Passage shown:
Jamming (on) the Web

Anton Eliëns, Martijn van Welie, Jacco van Ossenbruggen and Bastiaan Schönhage
Vrije Universiteit, Fac. of Mathematics and Computer Sciences
De Boelelaan 1081a, 1081 HV Amsterdam, The Netherlands
email: eliens@cs.vu.nl, martijn@cs.vu.nl, jrvosse@cs.vu.nl, bastiaan@cs.vu.nl

Abstract

The Web has become a dominant medium for the dissemination of information and, more recently, for collaborative work as well. The focus has been mainly on textual and graphical information, hardly addressing topics related to musical information. We present a framework that makes musical works accessible for Web users by offering high-level support for the display of musical material on the Web as well as for live jam sessions.

Our framework consists of a browser plug-in that supports the display and editing of scores as well as playing scores by connecting to a shared MIDI server. To participate in a jam session, clients of the MIDI server can also send data in real time; for instance, by using a keyboard embedded in a Web page. We discuss the issues involved in displaying musical material on the Web and we sketch the technical architecture of our framework.

1. Introduction

Compared to textual and graphical material, the capabilities of the Web for musical information are rather poor. The embedding of music, or sound in general, rarely goes beyond links to raw audio and MIDI files or to streamed audio connections. To display a musical work, HTML authors have to use images containing the score. All of these solutions are very low level as they basically regard music as being just sound (or a picture in the case of a score).

True score files are usually a few orders of magnitude smaller, and the audio signal can be synthesized at the client side at any appropriate sample rate. Additionally, a high-level description of music provides the browser with far more information when compared to the raw samples. In previous work we proposed to transmit musical scores (instead of the raw samples) across the Internet and to add sound synthesis functionality to Web browsers [10], and the use of generic SGML to encode structured documents [2].

In this paper, we describe an experimental framework that offers many of the ingredients for true networked music support including facilities for editing, displaying and playing musical scores as well as facilities for high level exchange of musical material and real-time collaborative work involving music and sound. Our approach is based on traditional music notation and on MIDI for playing facilities. The framework builds upon the work done in the DejaVu project at the Software Engineering section of the Vrije Universiteit (Amsterdam), which resulted in a suite of components for developing distributed Web-aware hypermedia applications [1,2,7,8,9,10,12].

The structure of this paper is as follows. We first describe our solution to exchanging musical information. In particular, we describe our score format and the associated score editor, and how musicians may connect to a shared MIDI server to join a real-time collective improvisation. Next, we outline the architecture underlying our approach to networking music and the web components used for its realization. After sketching some applications of networked music we discuss the merits and shortcomings of our solution and indicate some directions for future research.

Goal 1: In the rows, starting with the line with "Examining the image, is" and going on through the end of the rows, swap "parked car" for "delivery van" and give those lines again with nothing else changed.

Source material:
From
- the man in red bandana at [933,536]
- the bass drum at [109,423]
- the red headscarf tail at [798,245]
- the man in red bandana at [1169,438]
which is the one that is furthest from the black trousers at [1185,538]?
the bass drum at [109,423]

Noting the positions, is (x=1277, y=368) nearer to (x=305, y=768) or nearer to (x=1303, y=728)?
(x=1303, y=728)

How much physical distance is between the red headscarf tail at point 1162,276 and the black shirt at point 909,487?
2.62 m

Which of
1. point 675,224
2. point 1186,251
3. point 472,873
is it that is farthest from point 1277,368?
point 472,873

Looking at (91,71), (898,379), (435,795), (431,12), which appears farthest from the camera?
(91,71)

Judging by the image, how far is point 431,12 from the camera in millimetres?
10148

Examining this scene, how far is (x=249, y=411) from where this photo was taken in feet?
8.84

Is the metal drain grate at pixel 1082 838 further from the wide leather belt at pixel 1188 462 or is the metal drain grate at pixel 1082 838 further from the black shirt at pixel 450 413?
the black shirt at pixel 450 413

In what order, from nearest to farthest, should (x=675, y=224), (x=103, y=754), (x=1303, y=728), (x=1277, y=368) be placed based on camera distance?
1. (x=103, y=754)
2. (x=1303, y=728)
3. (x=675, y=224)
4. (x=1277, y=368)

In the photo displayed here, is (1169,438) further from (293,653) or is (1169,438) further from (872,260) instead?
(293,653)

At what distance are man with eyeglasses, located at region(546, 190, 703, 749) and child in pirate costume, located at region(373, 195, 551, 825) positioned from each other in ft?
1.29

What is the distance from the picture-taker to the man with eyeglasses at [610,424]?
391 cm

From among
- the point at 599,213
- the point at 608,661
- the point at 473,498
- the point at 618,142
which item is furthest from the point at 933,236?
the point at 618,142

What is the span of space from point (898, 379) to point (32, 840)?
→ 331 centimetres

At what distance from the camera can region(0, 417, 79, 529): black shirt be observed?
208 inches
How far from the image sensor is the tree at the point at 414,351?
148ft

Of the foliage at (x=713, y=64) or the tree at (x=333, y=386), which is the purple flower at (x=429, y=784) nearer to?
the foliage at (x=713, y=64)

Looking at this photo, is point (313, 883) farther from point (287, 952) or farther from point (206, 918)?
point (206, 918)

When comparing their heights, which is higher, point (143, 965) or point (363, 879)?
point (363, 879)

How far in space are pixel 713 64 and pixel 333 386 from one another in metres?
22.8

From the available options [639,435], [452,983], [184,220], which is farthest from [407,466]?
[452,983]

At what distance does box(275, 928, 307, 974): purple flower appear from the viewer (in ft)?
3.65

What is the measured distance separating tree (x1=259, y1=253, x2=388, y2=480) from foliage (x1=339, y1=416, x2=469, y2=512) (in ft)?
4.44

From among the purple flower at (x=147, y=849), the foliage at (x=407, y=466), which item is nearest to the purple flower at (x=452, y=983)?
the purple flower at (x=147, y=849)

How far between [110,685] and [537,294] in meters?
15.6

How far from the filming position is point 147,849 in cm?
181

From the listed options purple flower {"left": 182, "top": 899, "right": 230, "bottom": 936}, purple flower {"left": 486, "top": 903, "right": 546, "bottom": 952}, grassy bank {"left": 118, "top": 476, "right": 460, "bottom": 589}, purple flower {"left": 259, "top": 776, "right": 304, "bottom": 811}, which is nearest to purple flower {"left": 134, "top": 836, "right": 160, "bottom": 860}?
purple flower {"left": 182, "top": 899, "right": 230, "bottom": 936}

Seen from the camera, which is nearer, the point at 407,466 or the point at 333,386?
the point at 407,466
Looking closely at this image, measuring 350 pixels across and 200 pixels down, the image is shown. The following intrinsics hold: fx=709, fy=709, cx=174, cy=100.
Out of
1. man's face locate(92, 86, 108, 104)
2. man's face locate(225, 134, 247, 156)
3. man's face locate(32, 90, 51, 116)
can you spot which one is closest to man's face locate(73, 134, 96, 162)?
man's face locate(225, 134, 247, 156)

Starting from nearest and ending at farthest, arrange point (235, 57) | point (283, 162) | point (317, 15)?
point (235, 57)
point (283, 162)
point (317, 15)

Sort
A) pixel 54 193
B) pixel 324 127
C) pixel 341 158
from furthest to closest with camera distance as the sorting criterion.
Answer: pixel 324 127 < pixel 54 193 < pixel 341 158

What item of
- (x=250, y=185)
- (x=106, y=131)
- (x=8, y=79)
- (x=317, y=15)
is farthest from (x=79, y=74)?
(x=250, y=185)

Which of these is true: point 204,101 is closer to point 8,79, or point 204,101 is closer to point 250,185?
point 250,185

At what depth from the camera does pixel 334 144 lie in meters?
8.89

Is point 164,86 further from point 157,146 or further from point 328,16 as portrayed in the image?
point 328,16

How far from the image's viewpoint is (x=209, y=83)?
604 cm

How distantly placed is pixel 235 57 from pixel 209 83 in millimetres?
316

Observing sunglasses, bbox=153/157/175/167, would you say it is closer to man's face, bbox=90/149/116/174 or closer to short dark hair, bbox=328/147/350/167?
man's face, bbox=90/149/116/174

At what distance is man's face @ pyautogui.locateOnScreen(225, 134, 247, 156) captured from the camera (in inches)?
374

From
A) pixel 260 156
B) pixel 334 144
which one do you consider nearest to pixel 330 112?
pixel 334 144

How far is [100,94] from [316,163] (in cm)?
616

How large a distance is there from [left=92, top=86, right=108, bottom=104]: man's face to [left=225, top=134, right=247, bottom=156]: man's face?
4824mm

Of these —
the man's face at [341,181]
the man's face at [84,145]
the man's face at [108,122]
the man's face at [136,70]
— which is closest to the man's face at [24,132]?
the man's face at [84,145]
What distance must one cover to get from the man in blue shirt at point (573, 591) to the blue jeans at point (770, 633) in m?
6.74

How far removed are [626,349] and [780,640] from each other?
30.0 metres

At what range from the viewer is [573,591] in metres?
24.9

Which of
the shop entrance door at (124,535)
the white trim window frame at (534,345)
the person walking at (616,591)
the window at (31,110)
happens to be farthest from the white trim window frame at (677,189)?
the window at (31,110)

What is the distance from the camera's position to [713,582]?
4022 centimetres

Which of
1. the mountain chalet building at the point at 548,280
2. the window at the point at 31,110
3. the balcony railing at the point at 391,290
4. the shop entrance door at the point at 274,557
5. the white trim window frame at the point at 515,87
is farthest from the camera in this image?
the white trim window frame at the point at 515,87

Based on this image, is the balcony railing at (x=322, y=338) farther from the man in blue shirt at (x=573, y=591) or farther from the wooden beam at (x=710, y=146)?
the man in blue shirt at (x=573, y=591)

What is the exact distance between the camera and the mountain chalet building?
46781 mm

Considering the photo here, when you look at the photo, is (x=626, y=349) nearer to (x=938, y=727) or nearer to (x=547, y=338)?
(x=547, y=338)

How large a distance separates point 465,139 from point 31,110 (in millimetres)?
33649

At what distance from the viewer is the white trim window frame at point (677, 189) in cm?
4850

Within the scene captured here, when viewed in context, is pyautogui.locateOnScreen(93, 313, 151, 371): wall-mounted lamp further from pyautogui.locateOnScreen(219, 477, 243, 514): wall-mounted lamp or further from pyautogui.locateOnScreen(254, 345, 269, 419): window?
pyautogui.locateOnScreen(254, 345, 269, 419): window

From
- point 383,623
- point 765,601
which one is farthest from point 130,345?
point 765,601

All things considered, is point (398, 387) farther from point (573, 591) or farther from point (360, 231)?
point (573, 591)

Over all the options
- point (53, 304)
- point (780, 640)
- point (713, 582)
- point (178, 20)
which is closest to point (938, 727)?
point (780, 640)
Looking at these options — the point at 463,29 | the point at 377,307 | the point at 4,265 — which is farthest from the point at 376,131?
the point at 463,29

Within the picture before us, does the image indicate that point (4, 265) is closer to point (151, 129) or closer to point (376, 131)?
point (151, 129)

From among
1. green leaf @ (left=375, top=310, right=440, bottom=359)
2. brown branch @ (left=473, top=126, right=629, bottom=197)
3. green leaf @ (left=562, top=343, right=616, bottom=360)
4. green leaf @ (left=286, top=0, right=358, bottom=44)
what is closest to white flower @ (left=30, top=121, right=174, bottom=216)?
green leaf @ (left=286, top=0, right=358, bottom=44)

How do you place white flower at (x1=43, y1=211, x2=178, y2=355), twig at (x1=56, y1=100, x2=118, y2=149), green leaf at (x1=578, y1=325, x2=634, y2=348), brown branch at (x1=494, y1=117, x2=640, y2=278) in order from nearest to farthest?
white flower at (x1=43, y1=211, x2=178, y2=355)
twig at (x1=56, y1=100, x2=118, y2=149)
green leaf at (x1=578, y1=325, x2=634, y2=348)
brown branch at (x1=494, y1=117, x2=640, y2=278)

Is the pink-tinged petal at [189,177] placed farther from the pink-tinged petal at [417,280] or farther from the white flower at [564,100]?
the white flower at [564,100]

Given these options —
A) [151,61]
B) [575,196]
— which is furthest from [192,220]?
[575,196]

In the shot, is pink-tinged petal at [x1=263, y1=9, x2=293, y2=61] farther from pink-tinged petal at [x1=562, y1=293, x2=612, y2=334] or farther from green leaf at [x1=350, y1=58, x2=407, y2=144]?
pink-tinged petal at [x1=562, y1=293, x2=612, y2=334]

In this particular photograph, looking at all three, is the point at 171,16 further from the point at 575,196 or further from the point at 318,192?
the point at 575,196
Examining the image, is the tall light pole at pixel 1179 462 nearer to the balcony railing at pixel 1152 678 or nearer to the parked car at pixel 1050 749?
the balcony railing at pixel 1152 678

Goal 2: Write the next part of the paper on jamming on the Web, picking up right after its last sentence.

Final result 1:
Examining the image, is the tall light pole at pixel 1179 462 nearer to the balcony railing at pixel 1152 678 or nearer to the delivery van at pixel 1050 749?
the balcony railing at pixel 1152 678

Final result 2:
2. Scores on the Web

The most ambitious markup language for the dissemination of music on the Web is probably the Standard Music Description Language [4]. SMDL expresses a musical work in terms of four basic domains. The logical domain --- the primary focus of SMDL --- is, according to the standard, describable as ``the composer's intentions with respect to pitches, rhythms, harmonies, dynamics, tempi, articulations, accents, etc.''. The central element of the logical domain, the cantus element is an abstract, one-dimensional finite coordinate space onto which musical and non-musical events can be scheduled. This allows for the inclusion of any dependent time sequences (such as automated lighting information) in a musical work. The standard uses HyTime [3] hyperlinking to specify the relations with information from the other three domains: the gestural domain --- describing any number of particular performances (e.g. MIDI files or digital audio) of the work, the visual domain --- describing any number of scores (a printable/displayable version) of the work, and the analytical domain --- comprised of any number of theoretical analyses or commentaries about the information in the three other domains. The addressing power of HyTime makes it possible to link directly into information expressed in other formats, including MIDI files, digital audio recordings or specific score notations, without modification.

  


Figure 1. The score displayed by the plug-in.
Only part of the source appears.